# SSRIs for some of us: worsened apathy?



## theheadlesspostman (Oct 30, 2011)

I've suffered derealisation for a decade, and over the last year played around with different SSRIs at different doses.

I've just made it to about two weeks of Lexapro (escitalopram, cipralex in Europe) and things are much worse for me. I can't get out of bed. Want to sleep constantly. Isolating myself. Can't stand to speak to or socialise with anyone. I've been drinking and eating a lot everyday just to deal with the complete apathy and numbness. It's like I'm dead. Worse than derealisation in its unmedicated form and worse depression.

I realise medication is different for everyone, and that SSRIs work for many, but Lexapro at 10mg is intolerable for me. 5mg was, as you might expect, half as bad. I don't think I can take it any longer, unless there are people here who experienced things becoming MUCH worse for the first weeks, only for things to turn around entirely? I've not taken a dose for over 24 hours now and while still exhausted, the horrible lack of feelings is already lifting quite dramatically.

Is it worth sticking with, considering how horrific it's making me feel? Has anyone had this happen, only to recover and feel great a week later? Or is my response so intense it's unlikely to get better?
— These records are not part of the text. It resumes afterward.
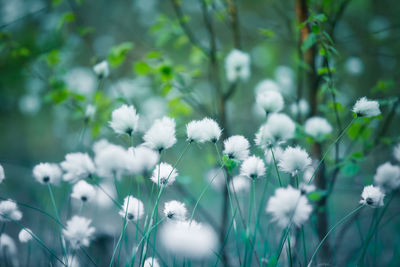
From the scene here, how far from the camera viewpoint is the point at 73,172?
2.76ft

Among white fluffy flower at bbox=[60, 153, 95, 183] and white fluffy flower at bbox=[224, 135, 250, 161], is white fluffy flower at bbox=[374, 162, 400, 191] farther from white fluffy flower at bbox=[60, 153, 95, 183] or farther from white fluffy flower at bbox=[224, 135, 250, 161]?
white fluffy flower at bbox=[60, 153, 95, 183]

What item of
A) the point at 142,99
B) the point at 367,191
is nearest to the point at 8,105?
the point at 142,99

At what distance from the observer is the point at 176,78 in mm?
1156

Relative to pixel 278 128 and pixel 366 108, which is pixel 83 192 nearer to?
pixel 278 128

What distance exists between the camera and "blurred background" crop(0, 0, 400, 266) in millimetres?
1254

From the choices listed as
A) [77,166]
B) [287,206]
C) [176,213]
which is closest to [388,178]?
[287,206]

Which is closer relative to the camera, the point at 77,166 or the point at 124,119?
the point at 124,119

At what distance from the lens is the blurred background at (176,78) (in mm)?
1254

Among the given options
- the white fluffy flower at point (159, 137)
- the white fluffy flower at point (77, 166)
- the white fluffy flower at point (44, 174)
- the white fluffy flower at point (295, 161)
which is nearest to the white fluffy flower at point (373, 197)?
the white fluffy flower at point (295, 161)

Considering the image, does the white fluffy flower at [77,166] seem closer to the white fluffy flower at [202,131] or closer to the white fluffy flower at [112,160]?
the white fluffy flower at [112,160]

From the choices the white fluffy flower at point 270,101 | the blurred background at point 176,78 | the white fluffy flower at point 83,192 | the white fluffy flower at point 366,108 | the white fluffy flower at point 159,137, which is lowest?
the white fluffy flower at point 83,192

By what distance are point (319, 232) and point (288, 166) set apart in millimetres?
793

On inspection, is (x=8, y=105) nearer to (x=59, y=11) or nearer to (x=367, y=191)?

I understand any advice is anecdotal, so please don't feel uncomfortable to offer some. Decisions will be made with my doctor. Again, I know SSRIs do work for many, and this post *shouldn't stop people from trying them*. Derealisation has different causes for all of us and I've read people recovering entirely while taking them.

I'm just trying to get a sense of if others have had such a horrible experience, toughed it out and recovered, or whether in my case it's just too miserable to continue? I'm not sure I can stand another week or two of this.

Many thanks in advance to any kind people who might be able to offer their anecdotes.


----------



## Pondererer (May 18, 2016)

I've felt like i have gained some more numbness after starting meds, but i'm not sure. But, it's not a horrible one, it's more like a boring but practical one. I used to worry and be scared of killing myself, failing school et etc. These days i litterally don't care. If i were to die, that would only be nice and practical, right? Because as the DP tells us, nothing matters anyway, so it feels like there is nothing to be sad about, because, it's actually "nothing". I dunno kinda hard to explain.


----------



## MichaelTheAnhedonic (Aug 31, 2016)

SSRIs are known for lowering dopamine transmission and because of that - apathy and numbness occurs.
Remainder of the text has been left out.